Lately, whenever I read with Mikayla, she always demands, “Read the wrong word, Daddy!” I’m not sure how this began, but I have been impressed by how engaged she is in every story we read, even when it’s for the 100th time. How this works is - I read the story, and then I will intentionally substitute the wrong word while reading. She will be following along and looking at the page as I read, and then she will inevitably correct me and say the right word.
Not too bad for a 3 1/2 year old toddler.

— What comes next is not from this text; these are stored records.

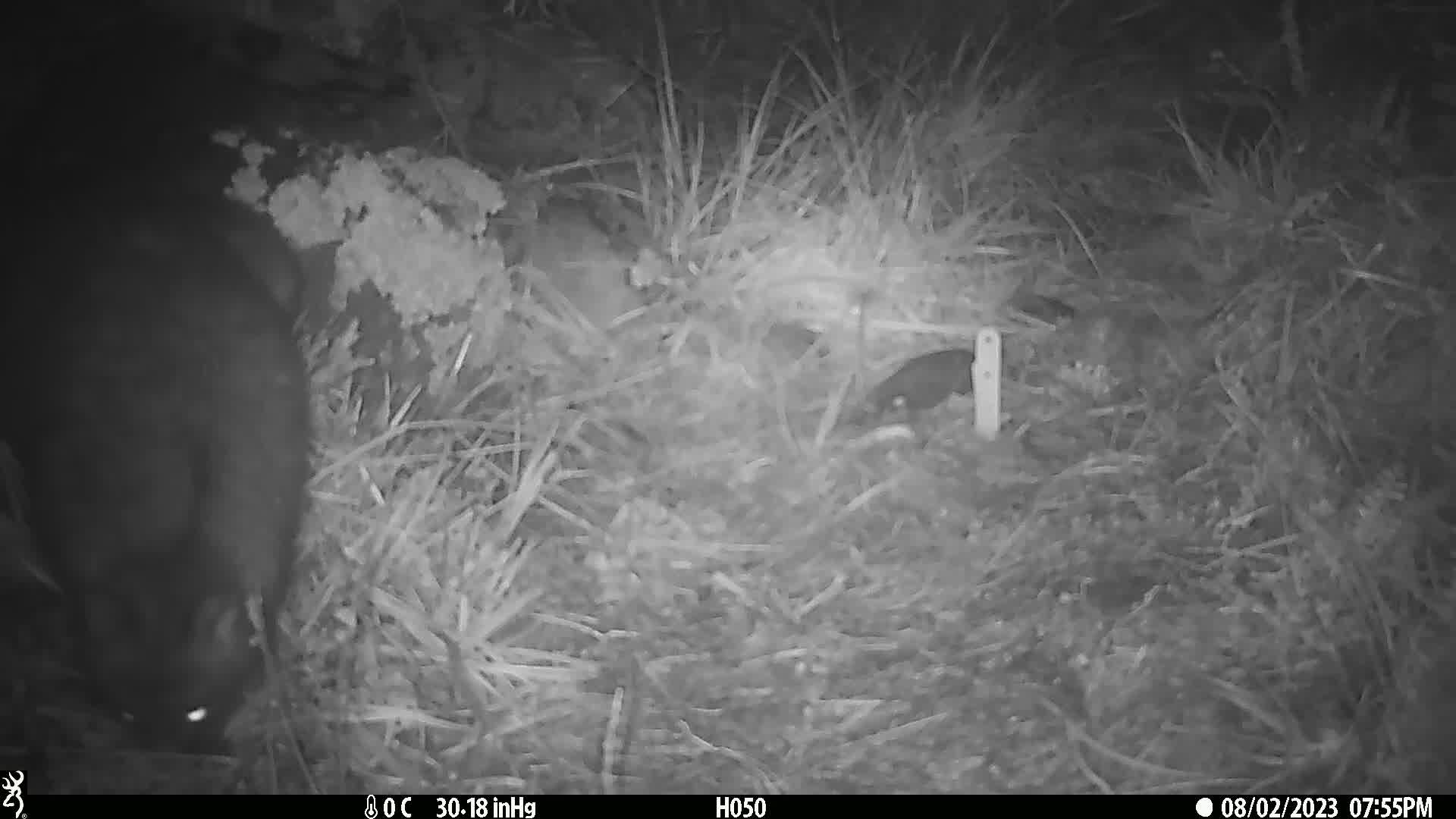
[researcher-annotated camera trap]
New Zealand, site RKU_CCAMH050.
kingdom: Animalia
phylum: Chordata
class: Mammalia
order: Diprotodontia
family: Phalangeridae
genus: Trichosurus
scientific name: Trichosurus vulpecula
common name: common brushtail possum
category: possum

This led me to do some research and wonder what other games we can do while reading with our children to keep them more engaged. Some examples include:
"Reading Scavenger Hunt": This game involves giving children a list of items or words to find in a book. For example, you can ask them to find a word that starts with the letter "S" or a sentence that describes a character's appearance. This game helps children to focus on specific aspects of the text and encourages them to pay attention to details.

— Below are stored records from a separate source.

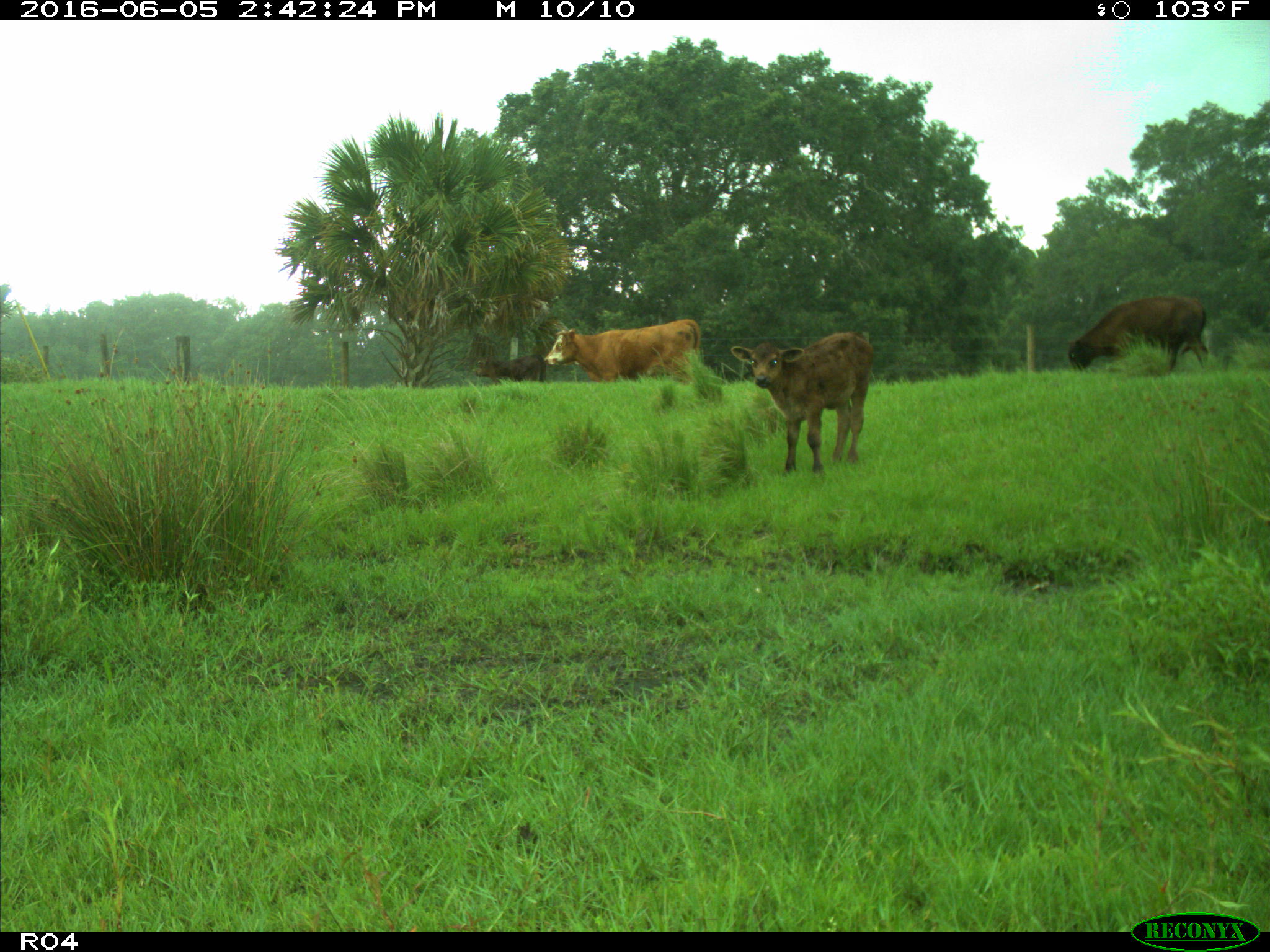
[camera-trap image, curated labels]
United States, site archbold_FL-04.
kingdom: Animalia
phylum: Chordata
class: Mammalia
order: Artiodactyla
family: Bovidae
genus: Bos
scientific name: Bos taurus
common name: domestic cow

"Book Charades": This game involves acting out different scenes or characters from a book. For example, children can act out a scene from a story or pretend to be a character and describe the character's personality or actions. This game helps children to understand and interpret the text in a more interactive and engaging way.
"Reading Bingo": This game involves creating a bingo board with different words or phrases from a book. Children can then read the book and mark off the words or phrases as they find them. This game helps children to focus on specific vocabulary words and improves their understanding of the text.

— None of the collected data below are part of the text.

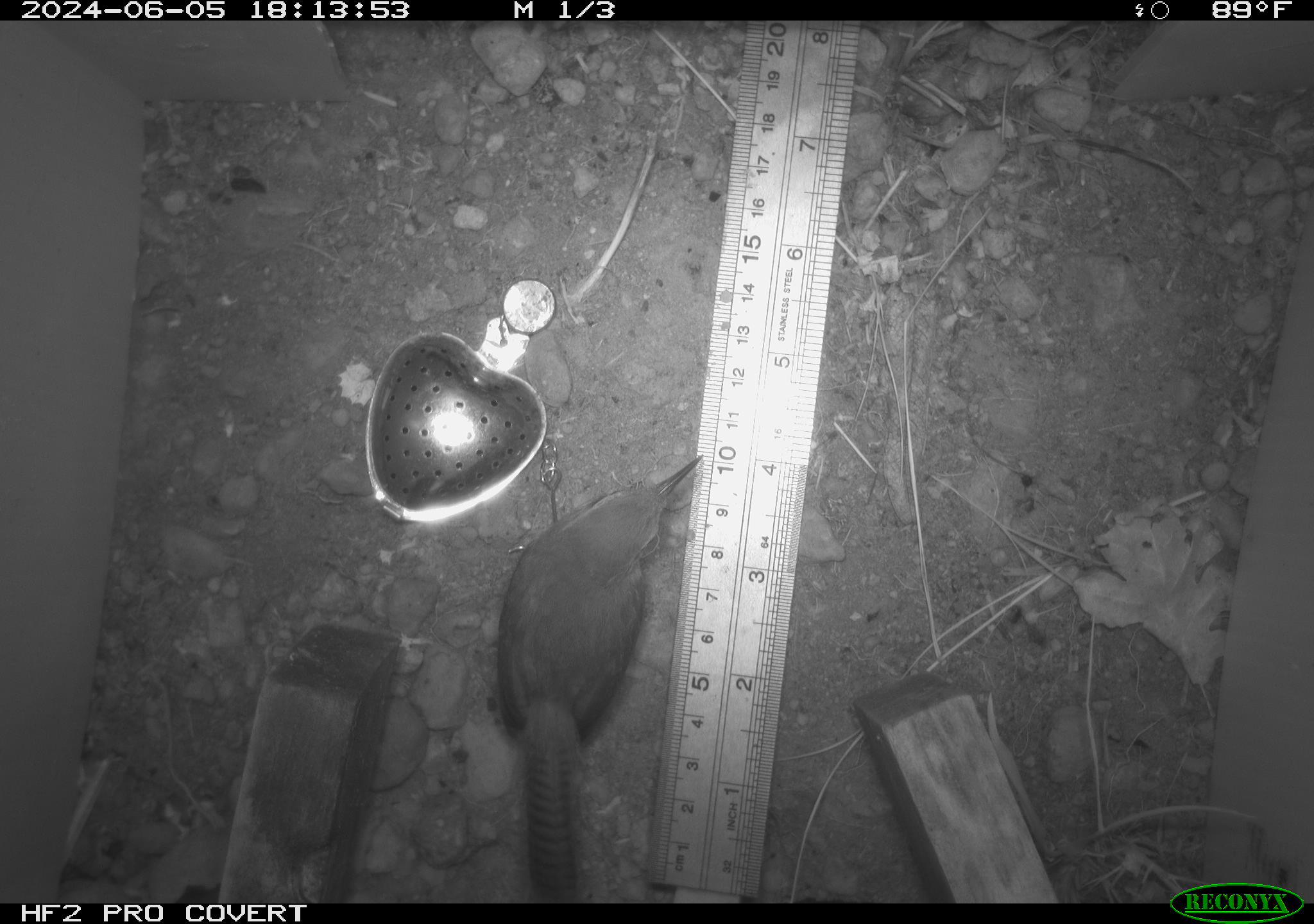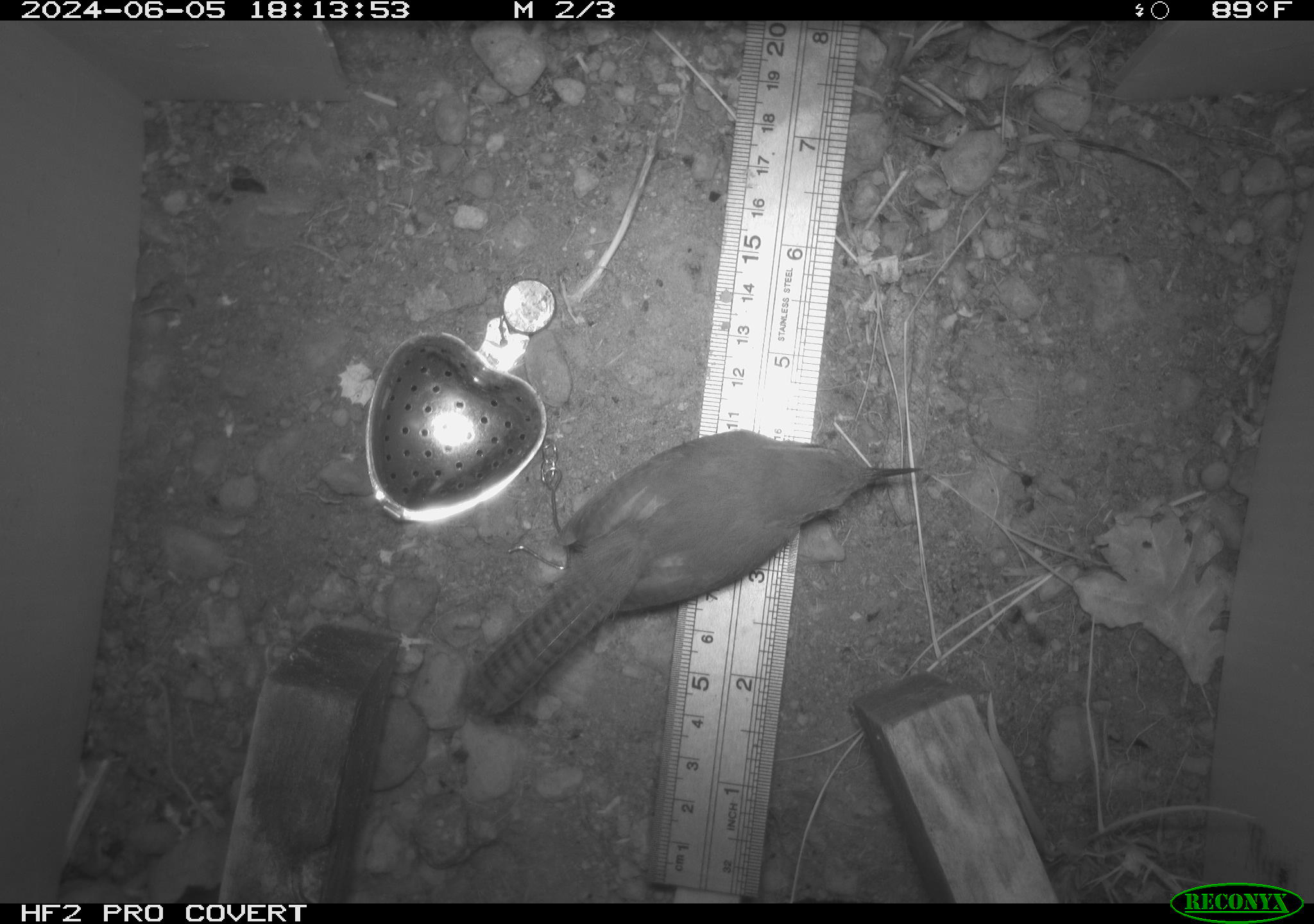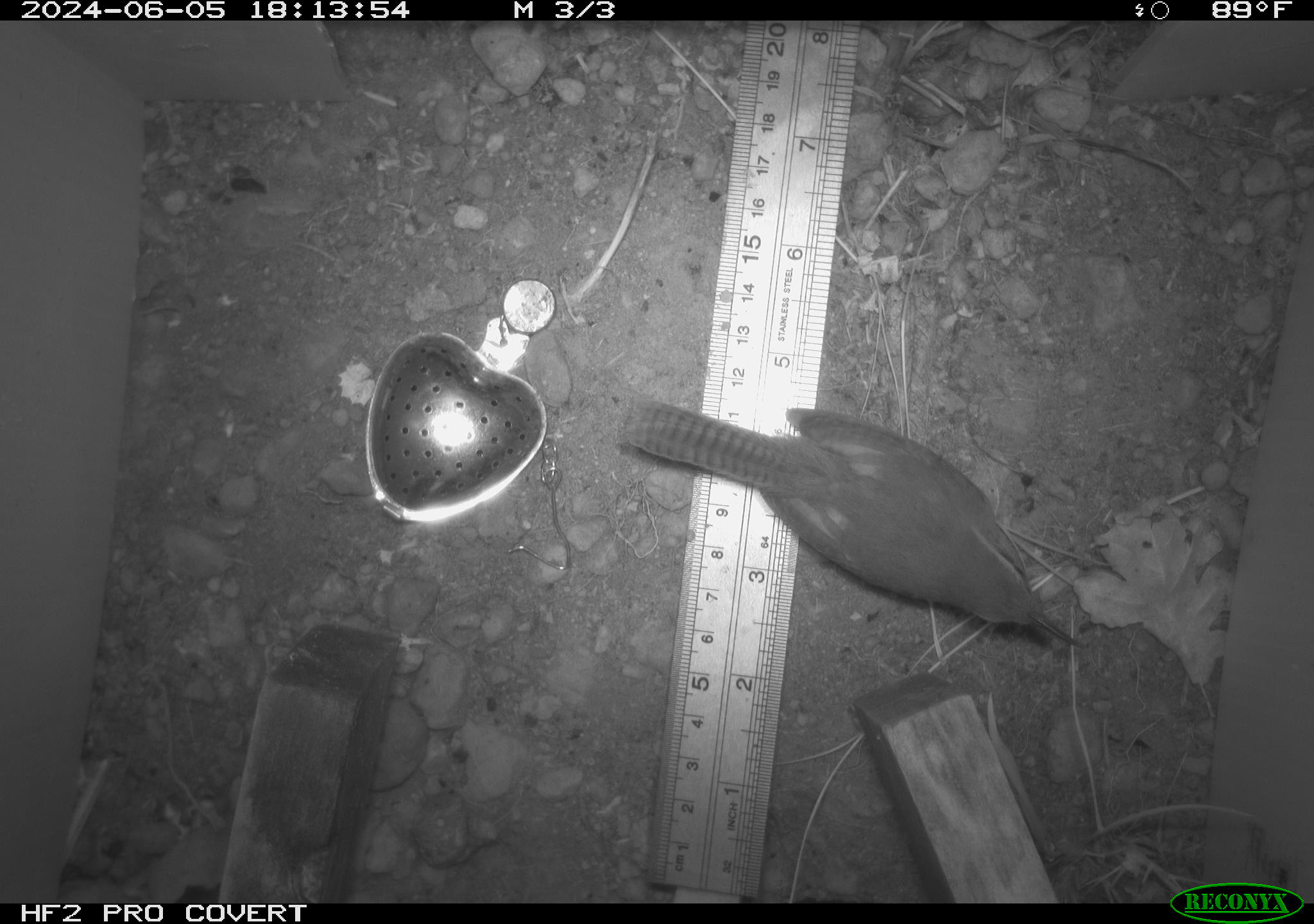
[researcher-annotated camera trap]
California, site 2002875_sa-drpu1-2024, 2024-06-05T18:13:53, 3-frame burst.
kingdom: Animalia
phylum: Chordata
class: Aves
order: Passeriformes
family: Troglodytidae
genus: Thryomanes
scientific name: Thryomanes bewickii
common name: bewick's wren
Bewick's wren (Thryomanes bewickii).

"Reading Trivia": This game involves creating a list of questions about a book and having children answer them. For example, you can ask questions about the characters, the setting, or the plot. This game helps children to remember important details and understand the main events of the story.
"Reading Race": Children can have a race to see who can read a certain number of pages or a certain amount of time, and then come together to discuss what they have read. This game encourages children to read more, to progress faster and to have fun while reading.
Research has shown that interactive and game-based reading activities can increase children's engagement and motivation in reading. A study conducted by the National Reading Panel (2000) found that students who participated in interactive reading activities had a better understanding of the text and improved reading comprehension. Additionally, a study by the International Reading Association (2010) found that students who participated in game-based reading activities had a more positive attitude towards reading and were more likely to continue reading independently.
It's important to note that it is always good to adapt the games to the age and level of the children, also to make sure that the games align with the educational goals and the book's content.